- Zillow has maintained that the charges against the Zestimate are "without merit" and the court filing reveals the basis of its legal defense: The First Amendment.
Stock forecasts, search engine rankings, editorial reviews, Zestimates. What do they have in common?
They’re all constitutionally protected as free speech, Zillow argued in a memorandum responding to a class-action lawsuit in Illinois challenging its online home valuations.
The legal analysis accompanied a motion to dismiss the suit, which alleges that Zillow’s Illinois Zestimates are illegal appraisals and violate consumer protection laws. Zillow has maintained that the charges are “without merit” and the court filing reveals the basis of its legal defense: The First Amendment, which covers the Zestimate “just like a newspaper editorial about the value of a new public works project,” the company said.
Plaintiffs drafting a response to the motion
In mid-May, a family of Illinois homebuilders sued Zillow over Zestimates that appear on the site’s property details pages for properties they own. The plaintiffs’ attorney, Barbara Andersen, told Inman at the time that the Zestimate could cause injury to a homeowner by arousing unjustified skepticism in prospective homebuyers over a property’s price.
Andersen had previously sued Zillow Group over her own home’s Zestimate. But she dropped that case and filed the new one after receiving “overwhelming demand” to challenge the legality of Zestimates on behalf of all homeowners whose properties are listed on Zillow, she told Inman.
The complaint asked a judge to order Zillow to take down Zestimates for all Illinois homeowners and pay damages and attorneys’ fees. Since the complaint was filed, attorneys David Novoselsky and Charles Jeffrey Thut have also signed on to represent the homebuilders, along with Andersen.
Andersen said she’s drafting a response to the motion.
“I really don’t want to comment to the press on pleadings pending before the court,” she said. “The ultimate decision maker is obviously the judge.”
‘Opinion of value’
In the memorandum, Zillow Group elaborates that its home valuation is an opinion of value and is clearly represented as such. The company acknowledges that licensed appraisers can “have diminished First Amendment protection” but that Zillow Group is not acting as one.
It contends that publishing profiles with home facts — which it says come from public records, users or listing data — without a homeowner’s permission and refusing to remove them is above board because the “creation and dissemination of information are speech within the meaning of the First Amendment.”
The plaintiffs “advance an absurd reading” of state appraiser law “that would make any person who shares an ‘opinion of value’ about a piece of real estate … subject to the criminal penalties,” the filing said.
Moreover, state appraisal law doesn’t provide for a private right of action and only covers appraisals conducted to support real estate financings, the filing said.
The law doesn’t apply to Zillow because it doesn’t represent itself as an appraiser and “a Zestimate home valuation by its terms cannot be used for real estate financings,” it said.
It also notes that the law expressly excludes “the procurement of an automated valuation model [AVM],” and that the Zestimate is an AVM. (Andersen has previously claimed the exemption only applies to financial institutions.)
As for the plaintiffs’ claim that the Zestimate intrudes upon a person’s “right to seclusion,” it “most clearly fails because Zillow did not use any ‘private facts’ in its Zestimates, such as family problems, romantic interests, sex lives, the contents of a person’s mail or banking information,” Zillow Group said.
Zillow Group also contended that Zestimates don’t violate state laws protecting consumers from fraud and deceptive trade practices because, among other reasons, “consumers will understand and not be deceived by Zestimates” and will realize that the real estate agent ads that appear on Zillow property pages are “obviously ads.”
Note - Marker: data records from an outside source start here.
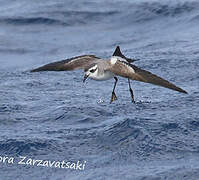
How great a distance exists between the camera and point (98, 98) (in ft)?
45.8

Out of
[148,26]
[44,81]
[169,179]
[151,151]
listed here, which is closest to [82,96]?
[44,81]

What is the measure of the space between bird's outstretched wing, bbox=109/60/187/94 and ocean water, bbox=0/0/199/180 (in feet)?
4.61

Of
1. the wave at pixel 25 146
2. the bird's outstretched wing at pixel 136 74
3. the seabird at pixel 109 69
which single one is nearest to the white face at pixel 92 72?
the seabird at pixel 109 69

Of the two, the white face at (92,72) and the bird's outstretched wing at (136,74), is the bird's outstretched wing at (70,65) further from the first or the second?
the bird's outstretched wing at (136,74)

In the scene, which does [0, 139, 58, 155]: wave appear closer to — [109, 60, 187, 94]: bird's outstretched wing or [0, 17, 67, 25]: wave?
[109, 60, 187, 94]: bird's outstretched wing

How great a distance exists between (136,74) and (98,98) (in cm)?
381

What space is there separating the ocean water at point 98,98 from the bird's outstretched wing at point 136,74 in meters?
1.41

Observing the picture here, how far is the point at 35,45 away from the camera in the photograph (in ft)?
63.9

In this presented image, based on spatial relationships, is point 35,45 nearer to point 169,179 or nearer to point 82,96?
point 82,96

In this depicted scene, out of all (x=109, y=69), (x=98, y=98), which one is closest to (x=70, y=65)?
(x=109, y=69)

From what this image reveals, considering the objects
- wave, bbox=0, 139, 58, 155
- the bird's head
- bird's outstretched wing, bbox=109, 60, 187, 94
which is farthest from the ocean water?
bird's outstretched wing, bbox=109, 60, 187, 94

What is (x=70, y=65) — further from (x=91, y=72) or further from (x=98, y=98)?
(x=98, y=98)

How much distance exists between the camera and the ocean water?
34.6 ft

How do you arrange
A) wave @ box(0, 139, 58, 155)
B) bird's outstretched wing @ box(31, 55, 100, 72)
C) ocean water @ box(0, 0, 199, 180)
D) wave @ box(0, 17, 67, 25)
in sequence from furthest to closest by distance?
wave @ box(0, 17, 67, 25), bird's outstretched wing @ box(31, 55, 100, 72), wave @ box(0, 139, 58, 155), ocean water @ box(0, 0, 199, 180)
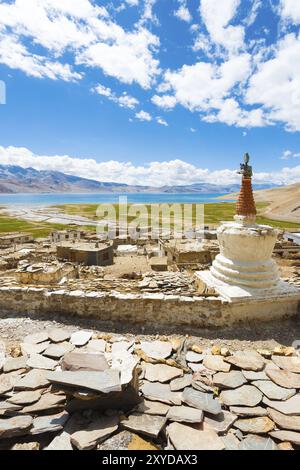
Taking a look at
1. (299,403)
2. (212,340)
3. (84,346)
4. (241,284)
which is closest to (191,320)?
(212,340)

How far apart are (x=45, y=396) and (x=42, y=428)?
723 mm

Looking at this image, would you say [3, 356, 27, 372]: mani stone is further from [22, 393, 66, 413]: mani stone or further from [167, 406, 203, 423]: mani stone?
[167, 406, 203, 423]: mani stone

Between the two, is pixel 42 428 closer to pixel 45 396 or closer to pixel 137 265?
pixel 45 396

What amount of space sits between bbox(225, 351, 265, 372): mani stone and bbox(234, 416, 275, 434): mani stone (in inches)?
55.8

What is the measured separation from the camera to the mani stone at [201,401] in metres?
4.77

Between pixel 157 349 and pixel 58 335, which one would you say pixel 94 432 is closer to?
pixel 157 349

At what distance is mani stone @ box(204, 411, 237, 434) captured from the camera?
4.45 metres

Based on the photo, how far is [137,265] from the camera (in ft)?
78.3

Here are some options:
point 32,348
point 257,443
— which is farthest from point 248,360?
point 32,348

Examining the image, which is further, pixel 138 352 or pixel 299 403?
pixel 138 352

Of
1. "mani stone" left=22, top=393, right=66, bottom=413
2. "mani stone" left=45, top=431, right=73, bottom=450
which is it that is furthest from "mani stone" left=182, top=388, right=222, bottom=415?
"mani stone" left=22, top=393, right=66, bottom=413

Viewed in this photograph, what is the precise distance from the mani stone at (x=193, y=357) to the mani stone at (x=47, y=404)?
281 centimetres

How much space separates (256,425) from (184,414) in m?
1.13
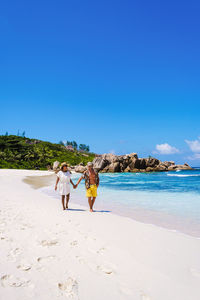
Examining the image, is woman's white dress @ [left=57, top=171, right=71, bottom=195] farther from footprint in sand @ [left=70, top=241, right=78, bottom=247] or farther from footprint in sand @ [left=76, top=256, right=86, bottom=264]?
footprint in sand @ [left=76, top=256, right=86, bottom=264]

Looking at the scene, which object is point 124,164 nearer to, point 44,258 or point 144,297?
point 44,258

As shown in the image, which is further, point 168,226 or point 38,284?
point 168,226

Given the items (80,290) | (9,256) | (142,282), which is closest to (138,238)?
(142,282)

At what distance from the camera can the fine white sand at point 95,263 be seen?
2611 millimetres

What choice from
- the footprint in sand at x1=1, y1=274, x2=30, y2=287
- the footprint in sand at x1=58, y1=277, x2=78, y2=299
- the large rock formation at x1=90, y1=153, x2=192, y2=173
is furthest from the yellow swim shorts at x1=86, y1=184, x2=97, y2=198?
Answer: the large rock formation at x1=90, y1=153, x2=192, y2=173

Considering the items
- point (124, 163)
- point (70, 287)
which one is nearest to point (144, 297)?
point (70, 287)

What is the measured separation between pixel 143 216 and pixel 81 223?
10.3 ft

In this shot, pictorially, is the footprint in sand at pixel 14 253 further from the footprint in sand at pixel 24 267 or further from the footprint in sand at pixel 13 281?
the footprint in sand at pixel 13 281

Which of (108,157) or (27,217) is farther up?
(108,157)

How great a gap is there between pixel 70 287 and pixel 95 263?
768mm

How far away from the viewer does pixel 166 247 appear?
14.2 feet

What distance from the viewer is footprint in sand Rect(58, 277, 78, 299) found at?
8.29ft

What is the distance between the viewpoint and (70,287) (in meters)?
2.68

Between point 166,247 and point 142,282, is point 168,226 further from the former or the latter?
point 142,282
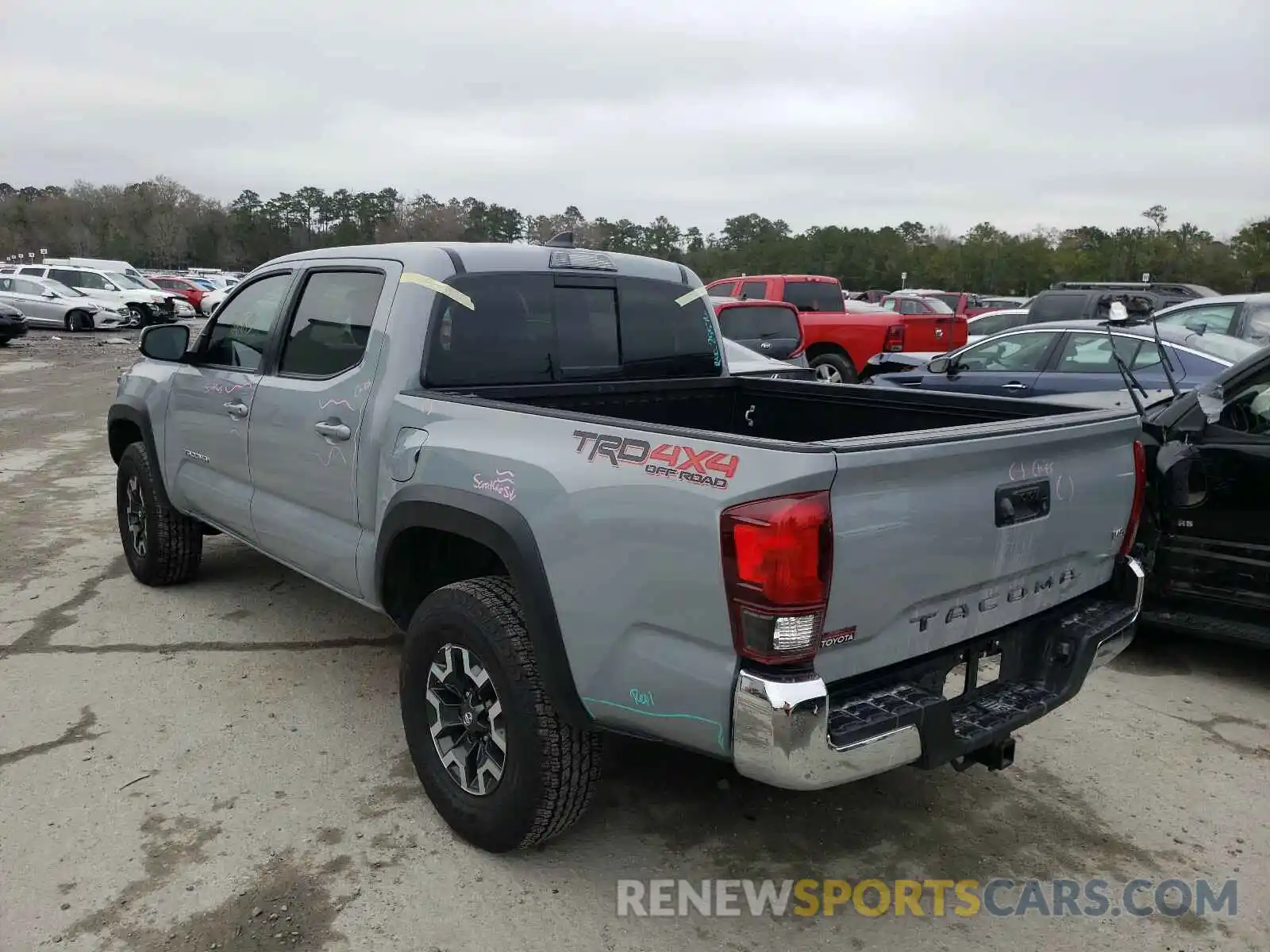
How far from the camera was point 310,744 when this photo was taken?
3861 mm

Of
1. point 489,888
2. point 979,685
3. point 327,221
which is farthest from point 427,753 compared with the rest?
point 327,221

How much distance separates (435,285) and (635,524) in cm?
154

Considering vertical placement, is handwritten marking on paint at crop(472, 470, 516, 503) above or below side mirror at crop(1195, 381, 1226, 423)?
below

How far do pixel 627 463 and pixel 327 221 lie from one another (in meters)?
87.8

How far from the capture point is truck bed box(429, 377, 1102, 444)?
11.9 ft

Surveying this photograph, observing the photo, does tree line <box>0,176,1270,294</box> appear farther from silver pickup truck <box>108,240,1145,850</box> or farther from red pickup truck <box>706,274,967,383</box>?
silver pickup truck <box>108,240,1145,850</box>

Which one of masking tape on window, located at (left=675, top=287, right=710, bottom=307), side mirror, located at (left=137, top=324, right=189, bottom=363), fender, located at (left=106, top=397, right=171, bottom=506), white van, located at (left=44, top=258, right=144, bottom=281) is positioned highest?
white van, located at (left=44, top=258, right=144, bottom=281)

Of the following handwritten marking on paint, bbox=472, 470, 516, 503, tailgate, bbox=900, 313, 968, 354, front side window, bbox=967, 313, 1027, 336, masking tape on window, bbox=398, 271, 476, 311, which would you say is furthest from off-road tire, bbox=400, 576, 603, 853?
front side window, bbox=967, 313, 1027, 336

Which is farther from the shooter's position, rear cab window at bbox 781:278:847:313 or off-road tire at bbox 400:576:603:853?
rear cab window at bbox 781:278:847:313

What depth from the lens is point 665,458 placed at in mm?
2484

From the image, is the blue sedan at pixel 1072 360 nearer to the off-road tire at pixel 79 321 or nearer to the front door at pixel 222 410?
the front door at pixel 222 410

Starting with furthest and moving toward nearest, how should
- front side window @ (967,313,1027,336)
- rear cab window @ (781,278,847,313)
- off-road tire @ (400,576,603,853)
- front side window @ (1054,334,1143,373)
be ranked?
front side window @ (967,313,1027,336), rear cab window @ (781,278,847,313), front side window @ (1054,334,1143,373), off-road tire @ (400,576,603,853)

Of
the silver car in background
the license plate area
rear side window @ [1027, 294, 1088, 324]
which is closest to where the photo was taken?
the license plate area

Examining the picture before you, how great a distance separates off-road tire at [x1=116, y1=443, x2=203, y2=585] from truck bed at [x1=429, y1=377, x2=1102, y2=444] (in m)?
2.73
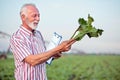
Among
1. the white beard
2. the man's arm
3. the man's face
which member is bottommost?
the man's arm

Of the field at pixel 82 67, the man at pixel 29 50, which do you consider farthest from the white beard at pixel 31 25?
the field at pixel 82 67

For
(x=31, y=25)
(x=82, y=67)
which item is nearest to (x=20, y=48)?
(x=31, y=25)

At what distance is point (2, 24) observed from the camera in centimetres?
385

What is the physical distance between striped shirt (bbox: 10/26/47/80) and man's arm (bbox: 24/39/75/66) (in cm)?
5

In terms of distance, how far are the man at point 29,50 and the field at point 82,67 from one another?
1.76 meters

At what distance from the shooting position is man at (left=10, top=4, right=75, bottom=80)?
186cm

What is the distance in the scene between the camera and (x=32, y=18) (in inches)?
79.3

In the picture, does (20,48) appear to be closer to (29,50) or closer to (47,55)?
(29,50)

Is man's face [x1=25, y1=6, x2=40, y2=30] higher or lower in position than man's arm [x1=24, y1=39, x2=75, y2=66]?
higher

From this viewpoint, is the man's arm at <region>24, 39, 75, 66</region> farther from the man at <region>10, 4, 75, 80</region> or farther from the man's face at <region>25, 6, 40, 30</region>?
the man's face at <region>25, 6, 40, 30</region>

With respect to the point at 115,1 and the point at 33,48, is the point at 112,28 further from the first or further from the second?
the point at 33,48

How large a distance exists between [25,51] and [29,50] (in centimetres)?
3

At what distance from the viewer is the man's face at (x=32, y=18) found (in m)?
2.01

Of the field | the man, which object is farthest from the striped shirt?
the field
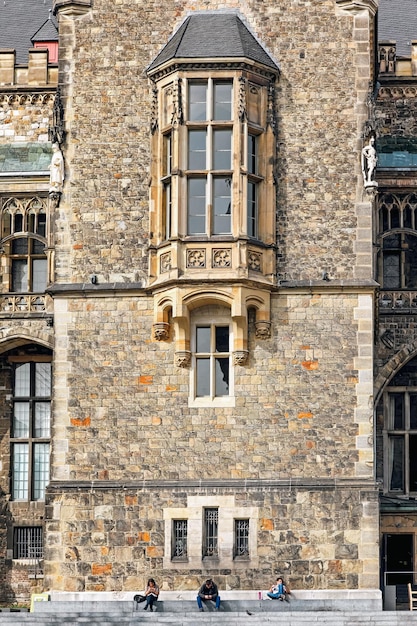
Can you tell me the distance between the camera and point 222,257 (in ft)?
119

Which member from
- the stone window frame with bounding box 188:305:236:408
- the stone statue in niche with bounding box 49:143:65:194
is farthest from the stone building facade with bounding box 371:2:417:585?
the stone statue in niche with bounding box 49:143:65:194

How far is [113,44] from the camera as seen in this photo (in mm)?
37844

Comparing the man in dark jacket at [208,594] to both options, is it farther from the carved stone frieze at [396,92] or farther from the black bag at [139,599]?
the carved stone frieze at [396,92]

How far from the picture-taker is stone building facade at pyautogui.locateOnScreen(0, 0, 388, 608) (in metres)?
35.8

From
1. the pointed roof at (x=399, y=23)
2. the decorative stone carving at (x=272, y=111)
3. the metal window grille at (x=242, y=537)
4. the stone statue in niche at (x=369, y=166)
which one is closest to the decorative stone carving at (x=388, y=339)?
the stone statue in niche at (x=369, y=166)

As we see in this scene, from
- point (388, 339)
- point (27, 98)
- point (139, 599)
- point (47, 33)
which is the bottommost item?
point (139, 599)

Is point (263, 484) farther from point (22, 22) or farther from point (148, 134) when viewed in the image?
point (22, 22)

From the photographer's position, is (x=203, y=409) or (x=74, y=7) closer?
(x=203, y=409)

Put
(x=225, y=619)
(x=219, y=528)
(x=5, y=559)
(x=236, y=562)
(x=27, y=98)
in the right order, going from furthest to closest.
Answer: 1. (x=27, y=98)
2. (x=5, y=559)
3. (x=219, y=528)
4. (x=236, y=562)
5. (x=225, y=619)

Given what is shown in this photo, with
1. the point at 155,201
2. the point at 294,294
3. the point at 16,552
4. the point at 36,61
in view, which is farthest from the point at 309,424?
the point at 36,61

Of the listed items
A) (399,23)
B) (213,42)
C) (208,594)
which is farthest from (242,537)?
(399,23)

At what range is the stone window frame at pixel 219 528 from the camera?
1400 inches

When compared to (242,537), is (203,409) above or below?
above

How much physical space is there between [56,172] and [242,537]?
27.2 feet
The collection and dissemination of information without a homeowner’s consent is “the exercise of Zillow’s freedom to speak about real estate,” Zillow Group says.
It also said the plaintiffs failed to plead an actual injury, instead only claiming “hypothetical injuries that might occur in the future.”
“The Zestimate has proven itself to be a sought-after and valuable free tool for consumers,” Zillow spokesperson Emily Heffter told Inman. “It is the most accurate computerized home value estimate anywhere, and serves as an important data point for millions of homeowners, buyers and sellers every day.
“We always say that it’s an estimate, not an appraisal, and sellers should work with an agent to determine the best listing price for their particular home.”